**Selected text**
36.
Today I want to cover a term that I've found particularly useful for thinking about scenes and social groups: paideuma (pie-DOY-ma), a term introduced by James Hankins in Virtue Politics, his book on the spirit of the Italian Renaissance.
I found myself referencing paideumata in a few recent conversations about scenes, their teleology, and the moral advantages of participating in them. Hankins' term has helped clarify my own ideas, and been useful for finding the language to defend an activity that frequently occupies me: the progressive enunciation of important intangibles in artistic, social, and intellectual forms.
In today's post, I'll briefly recap why Hankins uses paideuma to explain the Italian Renaissance, and then dive into the term itself.
Let's get into it.
In the following quotes, any bolding is my own, and not present in the original text.
Misunderstanding the Renaissance
Hankins' Virtue Politics (2019) aims to correct what he sees as an endemic misunderstanding of the Italian Renaissance among modern scholars of the period:
In recent historical scholarship it has become customary to present humanism as a movement principally concerned with language and style; engaged in the recovery and elaboration of ancient literary genres, methods, and textual practices; and preoccupied with antiquarian and philological questions. (xv)

**What you need to do**
1. Translate this sentence from the post on paideuma into Spanish: "In the following quotes, any bolding is my own, and not present in the original text."
2. According to the post on paideuma, why has Hankins' term been valuable to the writer? Answer in one to three sentences.
3. Copy the passage of the post on paideuma starting with "Today I want" and going on through "the original text.".
The material has no connection to the post on paideuma.

**Dataset records**
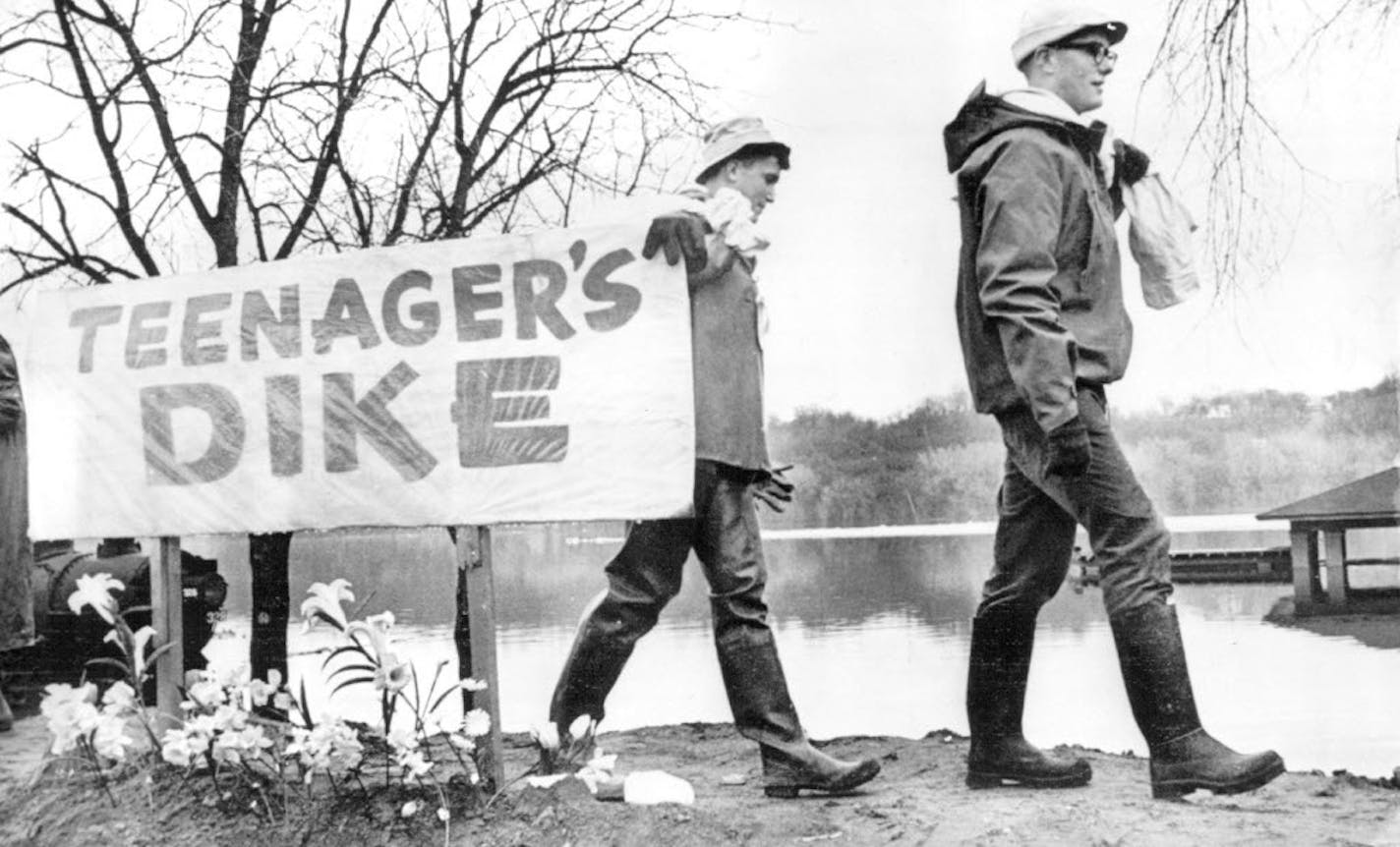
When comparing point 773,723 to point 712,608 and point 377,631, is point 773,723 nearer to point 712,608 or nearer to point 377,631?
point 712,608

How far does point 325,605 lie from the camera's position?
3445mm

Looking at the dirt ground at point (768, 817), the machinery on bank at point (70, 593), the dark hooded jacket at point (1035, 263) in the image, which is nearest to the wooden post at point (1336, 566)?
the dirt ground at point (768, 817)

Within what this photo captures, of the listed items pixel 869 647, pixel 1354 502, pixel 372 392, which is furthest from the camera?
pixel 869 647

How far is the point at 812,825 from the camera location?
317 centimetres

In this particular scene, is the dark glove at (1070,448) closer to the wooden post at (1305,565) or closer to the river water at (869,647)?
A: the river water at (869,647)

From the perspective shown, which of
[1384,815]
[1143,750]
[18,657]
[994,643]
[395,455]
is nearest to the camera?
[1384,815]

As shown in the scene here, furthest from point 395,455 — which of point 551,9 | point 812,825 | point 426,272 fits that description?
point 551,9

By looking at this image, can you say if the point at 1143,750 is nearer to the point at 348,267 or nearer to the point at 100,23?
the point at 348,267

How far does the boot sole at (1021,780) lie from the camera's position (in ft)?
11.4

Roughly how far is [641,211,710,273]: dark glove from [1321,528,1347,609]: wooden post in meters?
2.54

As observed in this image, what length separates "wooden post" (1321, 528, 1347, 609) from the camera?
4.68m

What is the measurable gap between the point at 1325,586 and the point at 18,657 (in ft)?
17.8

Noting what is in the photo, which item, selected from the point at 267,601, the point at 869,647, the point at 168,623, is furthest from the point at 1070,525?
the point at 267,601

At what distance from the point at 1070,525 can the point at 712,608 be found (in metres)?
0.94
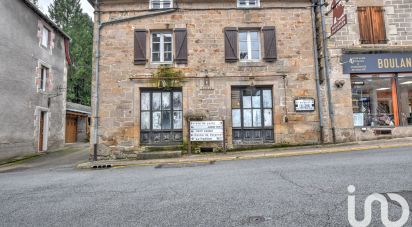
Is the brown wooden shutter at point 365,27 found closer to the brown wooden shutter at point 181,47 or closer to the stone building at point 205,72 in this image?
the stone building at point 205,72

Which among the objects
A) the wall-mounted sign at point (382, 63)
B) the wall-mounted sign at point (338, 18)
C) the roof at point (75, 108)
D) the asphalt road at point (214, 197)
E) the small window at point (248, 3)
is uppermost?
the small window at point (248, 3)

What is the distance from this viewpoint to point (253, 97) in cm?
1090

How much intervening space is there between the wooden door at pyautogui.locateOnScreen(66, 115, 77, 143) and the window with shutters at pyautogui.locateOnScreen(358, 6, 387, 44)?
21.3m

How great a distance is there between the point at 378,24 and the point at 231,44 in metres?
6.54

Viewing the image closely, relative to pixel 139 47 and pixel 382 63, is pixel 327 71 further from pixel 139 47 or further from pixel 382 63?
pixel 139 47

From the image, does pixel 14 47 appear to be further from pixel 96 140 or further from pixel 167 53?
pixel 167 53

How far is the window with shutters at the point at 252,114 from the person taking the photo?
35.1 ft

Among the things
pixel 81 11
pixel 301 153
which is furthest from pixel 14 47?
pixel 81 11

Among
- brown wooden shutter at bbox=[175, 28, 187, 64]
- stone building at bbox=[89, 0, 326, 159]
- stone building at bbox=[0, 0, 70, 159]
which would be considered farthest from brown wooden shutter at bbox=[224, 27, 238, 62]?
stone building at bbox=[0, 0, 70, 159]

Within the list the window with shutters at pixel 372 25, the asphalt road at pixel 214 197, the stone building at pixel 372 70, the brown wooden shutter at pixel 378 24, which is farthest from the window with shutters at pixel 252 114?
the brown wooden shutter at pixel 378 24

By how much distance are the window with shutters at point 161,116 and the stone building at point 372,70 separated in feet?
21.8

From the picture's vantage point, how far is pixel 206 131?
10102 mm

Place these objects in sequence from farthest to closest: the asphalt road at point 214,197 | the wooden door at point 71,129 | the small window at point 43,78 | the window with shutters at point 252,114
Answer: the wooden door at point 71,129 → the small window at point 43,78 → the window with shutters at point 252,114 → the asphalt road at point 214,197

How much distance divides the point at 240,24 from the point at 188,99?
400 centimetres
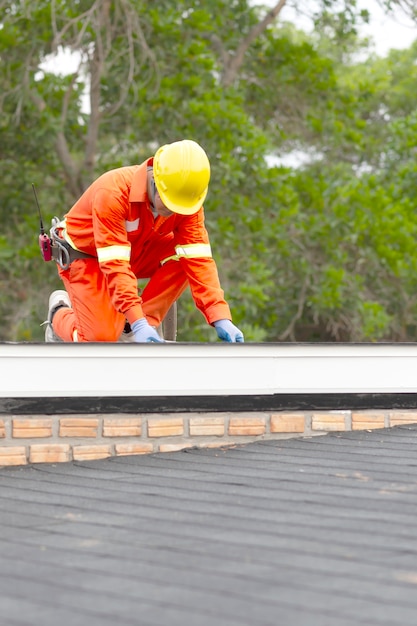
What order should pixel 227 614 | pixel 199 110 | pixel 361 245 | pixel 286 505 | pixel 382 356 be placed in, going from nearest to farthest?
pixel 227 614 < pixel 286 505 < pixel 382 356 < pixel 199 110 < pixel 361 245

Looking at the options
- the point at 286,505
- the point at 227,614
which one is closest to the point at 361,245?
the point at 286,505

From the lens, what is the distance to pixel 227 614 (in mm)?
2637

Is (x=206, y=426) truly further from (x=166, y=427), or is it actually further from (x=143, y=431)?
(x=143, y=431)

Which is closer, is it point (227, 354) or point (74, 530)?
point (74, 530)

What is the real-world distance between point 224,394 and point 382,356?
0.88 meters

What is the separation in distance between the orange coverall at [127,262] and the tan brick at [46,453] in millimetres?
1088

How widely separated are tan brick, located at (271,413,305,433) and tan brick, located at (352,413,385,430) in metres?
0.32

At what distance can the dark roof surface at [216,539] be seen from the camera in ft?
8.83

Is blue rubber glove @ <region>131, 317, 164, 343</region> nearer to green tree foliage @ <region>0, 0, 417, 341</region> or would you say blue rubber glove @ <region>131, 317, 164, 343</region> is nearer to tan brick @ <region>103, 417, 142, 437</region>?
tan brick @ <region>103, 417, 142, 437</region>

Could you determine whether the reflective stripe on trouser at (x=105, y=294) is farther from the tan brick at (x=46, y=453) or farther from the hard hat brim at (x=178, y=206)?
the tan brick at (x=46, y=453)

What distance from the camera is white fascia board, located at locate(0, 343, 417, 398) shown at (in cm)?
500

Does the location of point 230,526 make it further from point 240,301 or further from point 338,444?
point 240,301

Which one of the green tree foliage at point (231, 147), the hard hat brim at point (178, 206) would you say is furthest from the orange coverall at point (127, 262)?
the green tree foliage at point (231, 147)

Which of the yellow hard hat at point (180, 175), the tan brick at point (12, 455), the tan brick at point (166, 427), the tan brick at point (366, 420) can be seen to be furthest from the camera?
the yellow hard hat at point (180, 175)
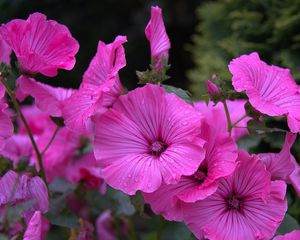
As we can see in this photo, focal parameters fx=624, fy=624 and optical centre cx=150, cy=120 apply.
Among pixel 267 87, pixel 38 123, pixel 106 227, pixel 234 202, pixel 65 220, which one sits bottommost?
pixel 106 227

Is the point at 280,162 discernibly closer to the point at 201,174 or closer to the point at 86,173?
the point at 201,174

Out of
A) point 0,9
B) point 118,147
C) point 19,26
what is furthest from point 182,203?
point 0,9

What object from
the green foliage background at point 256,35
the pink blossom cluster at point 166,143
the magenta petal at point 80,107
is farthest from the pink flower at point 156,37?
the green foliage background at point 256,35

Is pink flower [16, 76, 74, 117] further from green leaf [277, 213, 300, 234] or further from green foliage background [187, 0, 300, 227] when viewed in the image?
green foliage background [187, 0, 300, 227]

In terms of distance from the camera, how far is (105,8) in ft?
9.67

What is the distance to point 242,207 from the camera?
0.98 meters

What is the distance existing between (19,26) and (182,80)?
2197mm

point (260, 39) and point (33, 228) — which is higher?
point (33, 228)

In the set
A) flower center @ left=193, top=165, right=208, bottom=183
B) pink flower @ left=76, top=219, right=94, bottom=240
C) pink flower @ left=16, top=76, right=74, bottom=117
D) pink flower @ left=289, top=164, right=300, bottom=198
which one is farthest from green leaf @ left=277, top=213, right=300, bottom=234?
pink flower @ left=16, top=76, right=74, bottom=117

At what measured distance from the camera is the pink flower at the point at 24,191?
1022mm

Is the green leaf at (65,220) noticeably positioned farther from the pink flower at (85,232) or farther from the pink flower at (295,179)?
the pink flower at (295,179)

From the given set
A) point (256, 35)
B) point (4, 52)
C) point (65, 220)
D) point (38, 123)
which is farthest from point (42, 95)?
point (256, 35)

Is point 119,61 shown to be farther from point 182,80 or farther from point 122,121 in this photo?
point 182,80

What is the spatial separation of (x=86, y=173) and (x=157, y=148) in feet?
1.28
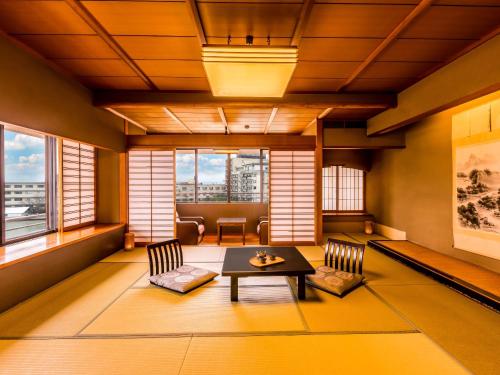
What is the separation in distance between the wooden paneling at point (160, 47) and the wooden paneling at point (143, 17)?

**Activity answers**
1. En las siguientes citas, cualquier negrita es mía y no está presente en el texto original.

2. The term has helped the writer clarify their own ideas. It has also supplied language for defending an activity that often occupies the writer: the progressive enunciation of important intangibles in artistic, social, and intellectual forms.

3.
Today I want to cover a term that I've found particularly useful for thinking about scenes and social groups: paideuma (pie-DOY-ma), a term introduced by James Hankins in Virtue Politics, his book on the spirit of the Italian Renaissance.
I found myself referencing paideumata in a few recent conversations about scenes, their teleology, and the moral advantages of participating in them. Hankins' term has helped clarify my own ideas, and been useful for finding the language to defend an activity that frequently occupies me: the progressive enunciation of important intangibles in artistic, social, and intellectual forms.
In today's post, I'll briefly recap why Hankins uses paideuma to explain the Italian Renaissance, and then dive into the term itself.
Let's get into it.
In the following quotes, any bolding is my own, and not present in the original text.